The Golden Door
Ground zero in the 'third wave' of immigration.
Aug 17, 2009, Vol. 14, No. 45 • By JAMES M. BANNER JR.
Ask most Americans what makes the United States distinctive, and what Americans have to teach the world, and they'll answer, "democracy."
That's not wrong; it's just partial. The people of Western Europe, Japan, and many other nations have as much claim as we do to being able to provide examples of democracy and representative government to those in need or want of examples. But anyone who's lived or spent any time abroad can tell you where the United States stands out, or at least has few peers. It has gone farthest in creating that most fragile of civic constructs: a diverse and open society.
Yet getting to such diversity has not been easy or quick, nor is the job ever done. Creating a nation of the people of the entire world who live in relative peace with each other on grounds of legal and civic equality requires flexible laws and institutions, adaptive governments, and perhaps, above all, acceptance of the always-unresolved tensions that stem from living alongside those from whom we differ.
If the United States is farther along in these respects than most other nations, it's because Americans have more experience than most others in creating a country composed of individuals from every corner of the globe. You get a sense of the difficulties in knitting together such a people of peoples in this spirited history of the third of four great phases of voluntary (that is, of nonslave) immigration into what is now the United States.
The colonial era, when Europeans first settled North America, inaugurated American immigration history. The second and largely forgotten stage of European peopling of the continent commenced after 1815 and continued through the Civil War. Composed largely of northern Europeans, this wave of settlers filled the United States with substantial new populations of Irish and Germans, as well as with more people from the British Isles. Vincent Cannato takes up the story when the third wave of immigrants, this one composed largely of people from eastern and southern Europe, began to enter the nation. It's principally the story of the 12 million who arrived on American shores through Ellis Island in New York Harbor.
Even if not always the inspirational story many would like it to be, the tale that unfolded in a few buildings on a tiny piece of land surrounded by water is a saga central to the nation's history and idea of itself. It's also part of the history of the United States as a sovereign nation, for no nation-state has dominion over its own territory unless it can control its borders, and that has never proven easy here.

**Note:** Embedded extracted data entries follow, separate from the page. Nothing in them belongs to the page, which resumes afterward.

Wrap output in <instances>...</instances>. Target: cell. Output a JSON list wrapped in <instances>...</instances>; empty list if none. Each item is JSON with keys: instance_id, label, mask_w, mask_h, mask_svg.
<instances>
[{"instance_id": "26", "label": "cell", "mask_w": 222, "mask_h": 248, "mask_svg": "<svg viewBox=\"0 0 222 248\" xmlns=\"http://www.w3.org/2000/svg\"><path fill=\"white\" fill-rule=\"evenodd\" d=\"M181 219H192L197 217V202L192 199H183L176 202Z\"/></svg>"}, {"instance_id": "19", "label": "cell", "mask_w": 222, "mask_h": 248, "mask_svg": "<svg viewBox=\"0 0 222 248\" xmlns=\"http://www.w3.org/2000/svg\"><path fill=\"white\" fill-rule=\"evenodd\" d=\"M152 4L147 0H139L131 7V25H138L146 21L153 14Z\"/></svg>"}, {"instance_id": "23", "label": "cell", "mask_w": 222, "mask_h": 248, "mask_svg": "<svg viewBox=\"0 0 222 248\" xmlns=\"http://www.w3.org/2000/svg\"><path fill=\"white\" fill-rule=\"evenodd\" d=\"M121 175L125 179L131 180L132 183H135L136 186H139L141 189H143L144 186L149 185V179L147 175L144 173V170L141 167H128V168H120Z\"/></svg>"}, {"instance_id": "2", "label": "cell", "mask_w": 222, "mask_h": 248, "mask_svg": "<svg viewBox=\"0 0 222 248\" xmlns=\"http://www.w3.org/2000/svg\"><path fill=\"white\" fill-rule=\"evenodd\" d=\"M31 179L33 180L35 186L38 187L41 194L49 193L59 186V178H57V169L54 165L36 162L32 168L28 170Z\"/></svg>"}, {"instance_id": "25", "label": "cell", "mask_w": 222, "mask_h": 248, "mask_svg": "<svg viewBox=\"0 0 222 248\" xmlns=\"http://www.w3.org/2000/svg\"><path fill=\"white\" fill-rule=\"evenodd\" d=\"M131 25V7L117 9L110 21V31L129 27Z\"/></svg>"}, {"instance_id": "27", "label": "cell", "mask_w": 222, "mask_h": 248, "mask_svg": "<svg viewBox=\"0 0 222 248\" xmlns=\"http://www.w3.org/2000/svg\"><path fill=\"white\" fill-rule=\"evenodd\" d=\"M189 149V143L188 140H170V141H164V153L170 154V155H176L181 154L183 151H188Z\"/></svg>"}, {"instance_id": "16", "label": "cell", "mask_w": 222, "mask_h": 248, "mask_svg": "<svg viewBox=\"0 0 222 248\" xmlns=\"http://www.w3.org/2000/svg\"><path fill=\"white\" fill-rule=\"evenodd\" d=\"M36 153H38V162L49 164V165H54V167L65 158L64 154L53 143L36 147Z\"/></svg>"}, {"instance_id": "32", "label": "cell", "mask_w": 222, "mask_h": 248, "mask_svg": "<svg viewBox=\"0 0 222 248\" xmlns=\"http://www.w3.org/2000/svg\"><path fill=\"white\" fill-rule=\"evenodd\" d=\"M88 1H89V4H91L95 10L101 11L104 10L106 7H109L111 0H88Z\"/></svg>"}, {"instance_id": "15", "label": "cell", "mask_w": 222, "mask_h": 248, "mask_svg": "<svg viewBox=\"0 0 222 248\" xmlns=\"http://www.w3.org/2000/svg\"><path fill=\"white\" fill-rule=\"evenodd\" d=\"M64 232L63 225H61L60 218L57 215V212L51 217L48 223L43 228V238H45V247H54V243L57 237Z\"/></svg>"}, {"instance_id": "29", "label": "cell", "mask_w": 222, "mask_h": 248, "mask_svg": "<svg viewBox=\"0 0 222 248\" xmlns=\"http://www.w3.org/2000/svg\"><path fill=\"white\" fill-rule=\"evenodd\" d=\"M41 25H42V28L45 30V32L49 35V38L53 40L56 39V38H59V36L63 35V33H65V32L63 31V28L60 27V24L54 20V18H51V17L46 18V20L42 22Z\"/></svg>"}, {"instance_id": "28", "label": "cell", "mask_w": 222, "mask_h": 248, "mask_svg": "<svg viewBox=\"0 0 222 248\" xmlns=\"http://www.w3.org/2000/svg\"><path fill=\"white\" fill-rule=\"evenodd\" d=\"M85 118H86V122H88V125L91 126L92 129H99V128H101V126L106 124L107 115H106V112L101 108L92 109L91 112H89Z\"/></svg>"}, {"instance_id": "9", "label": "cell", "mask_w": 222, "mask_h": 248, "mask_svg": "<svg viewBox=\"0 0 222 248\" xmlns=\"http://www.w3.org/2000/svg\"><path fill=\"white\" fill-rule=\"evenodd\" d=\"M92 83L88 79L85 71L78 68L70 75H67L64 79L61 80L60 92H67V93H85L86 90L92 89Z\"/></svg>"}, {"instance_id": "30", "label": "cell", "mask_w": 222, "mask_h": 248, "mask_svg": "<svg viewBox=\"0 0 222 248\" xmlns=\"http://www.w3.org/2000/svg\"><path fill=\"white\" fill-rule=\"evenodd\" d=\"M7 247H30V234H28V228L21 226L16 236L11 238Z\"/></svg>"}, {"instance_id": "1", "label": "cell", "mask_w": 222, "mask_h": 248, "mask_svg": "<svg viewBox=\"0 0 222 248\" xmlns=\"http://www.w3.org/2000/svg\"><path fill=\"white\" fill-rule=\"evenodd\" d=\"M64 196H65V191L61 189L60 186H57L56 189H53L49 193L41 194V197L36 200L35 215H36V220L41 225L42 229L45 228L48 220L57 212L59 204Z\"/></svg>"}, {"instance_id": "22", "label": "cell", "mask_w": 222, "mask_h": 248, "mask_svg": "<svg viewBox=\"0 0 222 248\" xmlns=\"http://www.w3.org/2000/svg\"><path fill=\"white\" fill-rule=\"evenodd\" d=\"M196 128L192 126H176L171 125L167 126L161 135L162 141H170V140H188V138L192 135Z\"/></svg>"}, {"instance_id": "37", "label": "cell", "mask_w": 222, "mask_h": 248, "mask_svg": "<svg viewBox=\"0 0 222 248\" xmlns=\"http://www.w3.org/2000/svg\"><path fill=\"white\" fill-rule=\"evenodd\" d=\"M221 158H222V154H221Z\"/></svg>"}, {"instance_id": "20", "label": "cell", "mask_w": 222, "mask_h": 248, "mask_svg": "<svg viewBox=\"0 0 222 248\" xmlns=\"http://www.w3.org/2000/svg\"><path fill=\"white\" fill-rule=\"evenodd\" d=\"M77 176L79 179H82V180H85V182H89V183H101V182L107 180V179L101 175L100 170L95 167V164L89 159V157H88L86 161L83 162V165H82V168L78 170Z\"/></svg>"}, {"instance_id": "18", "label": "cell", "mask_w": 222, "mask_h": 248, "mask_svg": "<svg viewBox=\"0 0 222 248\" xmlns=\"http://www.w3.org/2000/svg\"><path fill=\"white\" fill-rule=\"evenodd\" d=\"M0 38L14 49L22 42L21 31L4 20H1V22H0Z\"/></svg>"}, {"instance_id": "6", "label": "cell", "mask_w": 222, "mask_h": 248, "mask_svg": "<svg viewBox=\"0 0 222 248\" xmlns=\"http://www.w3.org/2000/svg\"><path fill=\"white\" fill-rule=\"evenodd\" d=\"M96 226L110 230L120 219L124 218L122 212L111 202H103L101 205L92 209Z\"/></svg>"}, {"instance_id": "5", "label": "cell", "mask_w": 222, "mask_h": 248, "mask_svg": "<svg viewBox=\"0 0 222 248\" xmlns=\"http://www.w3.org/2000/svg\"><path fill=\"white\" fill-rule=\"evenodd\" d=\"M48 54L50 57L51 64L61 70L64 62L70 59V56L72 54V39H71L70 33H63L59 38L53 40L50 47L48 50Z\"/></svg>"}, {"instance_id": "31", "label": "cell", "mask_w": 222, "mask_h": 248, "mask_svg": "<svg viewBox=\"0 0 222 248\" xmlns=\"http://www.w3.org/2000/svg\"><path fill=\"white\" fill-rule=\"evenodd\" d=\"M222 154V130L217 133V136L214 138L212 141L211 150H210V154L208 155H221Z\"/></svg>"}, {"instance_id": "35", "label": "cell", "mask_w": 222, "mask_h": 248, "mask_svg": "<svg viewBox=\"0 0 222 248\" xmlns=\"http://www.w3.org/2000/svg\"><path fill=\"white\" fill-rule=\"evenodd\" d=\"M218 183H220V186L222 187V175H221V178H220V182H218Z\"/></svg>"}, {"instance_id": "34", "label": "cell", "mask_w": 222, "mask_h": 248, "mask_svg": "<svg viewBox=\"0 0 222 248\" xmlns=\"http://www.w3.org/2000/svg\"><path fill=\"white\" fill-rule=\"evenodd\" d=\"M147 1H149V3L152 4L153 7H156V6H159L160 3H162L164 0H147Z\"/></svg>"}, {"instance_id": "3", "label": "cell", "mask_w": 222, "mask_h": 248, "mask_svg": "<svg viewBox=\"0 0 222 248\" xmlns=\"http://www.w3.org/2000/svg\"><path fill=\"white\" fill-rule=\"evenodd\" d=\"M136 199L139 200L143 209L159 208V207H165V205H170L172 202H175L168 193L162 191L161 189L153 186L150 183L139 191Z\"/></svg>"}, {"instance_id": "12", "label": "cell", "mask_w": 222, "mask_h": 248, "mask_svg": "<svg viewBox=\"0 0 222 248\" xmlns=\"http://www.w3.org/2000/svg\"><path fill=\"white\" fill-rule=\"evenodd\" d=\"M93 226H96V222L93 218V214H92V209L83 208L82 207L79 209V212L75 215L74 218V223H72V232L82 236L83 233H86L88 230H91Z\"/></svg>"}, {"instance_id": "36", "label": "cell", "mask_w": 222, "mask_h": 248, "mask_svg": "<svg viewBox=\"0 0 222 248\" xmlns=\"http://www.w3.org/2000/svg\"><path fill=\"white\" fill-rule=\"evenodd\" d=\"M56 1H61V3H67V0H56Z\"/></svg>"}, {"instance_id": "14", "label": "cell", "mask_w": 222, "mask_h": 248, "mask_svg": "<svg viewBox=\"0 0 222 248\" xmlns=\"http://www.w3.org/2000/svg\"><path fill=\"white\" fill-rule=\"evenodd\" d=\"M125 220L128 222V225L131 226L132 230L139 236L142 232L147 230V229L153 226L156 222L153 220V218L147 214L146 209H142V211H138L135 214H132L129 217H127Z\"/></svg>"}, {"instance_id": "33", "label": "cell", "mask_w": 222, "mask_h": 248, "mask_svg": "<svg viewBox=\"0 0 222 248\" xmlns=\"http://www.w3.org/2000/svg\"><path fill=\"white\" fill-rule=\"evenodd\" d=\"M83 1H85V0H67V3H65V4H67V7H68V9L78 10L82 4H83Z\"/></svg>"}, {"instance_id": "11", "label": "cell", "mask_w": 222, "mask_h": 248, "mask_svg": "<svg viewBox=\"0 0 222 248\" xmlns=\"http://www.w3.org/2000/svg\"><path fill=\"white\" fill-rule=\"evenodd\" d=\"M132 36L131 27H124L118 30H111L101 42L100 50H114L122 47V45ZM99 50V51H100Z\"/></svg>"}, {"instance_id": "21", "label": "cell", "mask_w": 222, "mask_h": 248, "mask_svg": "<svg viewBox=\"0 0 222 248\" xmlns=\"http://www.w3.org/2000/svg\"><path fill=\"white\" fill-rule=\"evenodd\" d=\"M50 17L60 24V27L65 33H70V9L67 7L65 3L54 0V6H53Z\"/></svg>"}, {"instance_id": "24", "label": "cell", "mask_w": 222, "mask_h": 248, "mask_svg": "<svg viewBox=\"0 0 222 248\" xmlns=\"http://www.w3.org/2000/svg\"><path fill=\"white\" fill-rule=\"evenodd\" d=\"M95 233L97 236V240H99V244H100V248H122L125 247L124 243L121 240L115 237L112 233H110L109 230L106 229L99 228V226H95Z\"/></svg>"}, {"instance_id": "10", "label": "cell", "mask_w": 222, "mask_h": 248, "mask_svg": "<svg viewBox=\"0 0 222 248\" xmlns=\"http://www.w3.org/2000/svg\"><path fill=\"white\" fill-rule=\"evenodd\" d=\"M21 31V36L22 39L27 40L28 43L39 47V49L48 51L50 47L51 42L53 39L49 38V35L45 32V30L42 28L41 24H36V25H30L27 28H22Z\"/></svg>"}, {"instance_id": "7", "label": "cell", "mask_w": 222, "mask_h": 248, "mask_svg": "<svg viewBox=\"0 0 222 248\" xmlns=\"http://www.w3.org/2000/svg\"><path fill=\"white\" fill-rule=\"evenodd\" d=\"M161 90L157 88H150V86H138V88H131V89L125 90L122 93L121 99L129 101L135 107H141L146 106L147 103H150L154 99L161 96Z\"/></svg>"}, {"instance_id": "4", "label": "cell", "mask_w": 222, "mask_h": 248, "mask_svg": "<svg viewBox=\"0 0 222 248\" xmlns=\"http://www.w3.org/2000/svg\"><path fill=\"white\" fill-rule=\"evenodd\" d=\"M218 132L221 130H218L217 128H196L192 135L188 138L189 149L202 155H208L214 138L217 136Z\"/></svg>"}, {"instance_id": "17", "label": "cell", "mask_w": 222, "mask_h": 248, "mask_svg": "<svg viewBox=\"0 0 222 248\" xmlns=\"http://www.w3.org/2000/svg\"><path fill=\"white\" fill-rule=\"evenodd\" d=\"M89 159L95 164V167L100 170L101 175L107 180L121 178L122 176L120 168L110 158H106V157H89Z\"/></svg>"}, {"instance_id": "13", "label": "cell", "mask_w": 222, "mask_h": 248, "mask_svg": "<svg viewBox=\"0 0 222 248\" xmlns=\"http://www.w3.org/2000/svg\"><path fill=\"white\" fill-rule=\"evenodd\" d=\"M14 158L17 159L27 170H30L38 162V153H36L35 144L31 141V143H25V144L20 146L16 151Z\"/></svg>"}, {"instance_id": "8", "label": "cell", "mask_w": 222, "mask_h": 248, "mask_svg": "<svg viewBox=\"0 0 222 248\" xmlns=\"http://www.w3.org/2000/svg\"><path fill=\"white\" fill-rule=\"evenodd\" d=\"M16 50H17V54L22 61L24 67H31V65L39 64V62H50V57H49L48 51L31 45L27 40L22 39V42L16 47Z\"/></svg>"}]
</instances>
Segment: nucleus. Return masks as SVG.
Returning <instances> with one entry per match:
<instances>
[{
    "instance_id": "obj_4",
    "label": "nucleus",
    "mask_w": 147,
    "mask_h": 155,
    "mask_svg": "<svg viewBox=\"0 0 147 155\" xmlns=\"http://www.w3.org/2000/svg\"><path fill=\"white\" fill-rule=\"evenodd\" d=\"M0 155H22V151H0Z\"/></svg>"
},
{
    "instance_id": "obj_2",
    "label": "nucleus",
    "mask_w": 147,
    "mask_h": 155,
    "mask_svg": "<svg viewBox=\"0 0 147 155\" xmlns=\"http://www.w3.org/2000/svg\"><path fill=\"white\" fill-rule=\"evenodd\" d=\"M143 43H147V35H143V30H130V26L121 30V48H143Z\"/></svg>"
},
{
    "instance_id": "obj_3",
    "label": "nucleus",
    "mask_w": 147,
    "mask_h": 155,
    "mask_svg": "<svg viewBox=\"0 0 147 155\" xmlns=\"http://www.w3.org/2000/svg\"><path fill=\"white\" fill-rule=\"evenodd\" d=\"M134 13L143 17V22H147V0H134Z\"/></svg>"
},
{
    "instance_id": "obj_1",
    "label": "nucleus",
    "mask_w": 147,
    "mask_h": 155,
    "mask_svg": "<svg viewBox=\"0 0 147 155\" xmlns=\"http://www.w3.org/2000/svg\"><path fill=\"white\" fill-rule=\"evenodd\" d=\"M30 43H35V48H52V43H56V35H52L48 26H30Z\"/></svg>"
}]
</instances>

The story of Ellis Island also belongs to the history of the growth of government itself, for the system used at the nation's gates to evaluate the fitness of immigrants for American life, and to record their entry into the United States, constituted one of the earliest large-scale programs (exceeded only by the Postal Service and Civil War military forces) maintained by the federal government. And as Cannato points out, efforts to control the quality, if not the number, of immigrants fit well within the progressive impulse to end child labor, reduce the political sway of corrupt urban political machines, control the trusts, and improve the lot of the poor. Controlling immigration could be seen by the immigrants' backers, as well as their detractors, as a way of improving American life.
Ellis Island was the center of that effort. Long before the restrictionist legislation of 1924 that put an effective end to mass immigration for 40 years, the federal government sought to screen immigrants for their physical and mental health and to assure itself that an immigrant would not become a "public charge"-that is, not able to find work. The emergence of Europe's downtrodden from their cramped steerage berths into the scrutinizing gaze of immigration officers and physicians in New York harbor has been told so many times around family hearths and in history texts that Ellis Island now stands as a symbol of both the nation's promise and the anxieties immigration still provokes.
Yet contrary to widely held belief, the millions of immigrants who disembarked there-80 percent of those entering the United States between 1892, when Ellis Island opened, and 1954, when it closed-were rarely held long in confinement or subjected to rough treatment. Most remained on Ellis Island for only a few hours; only 2 percent were denied entry into the United States.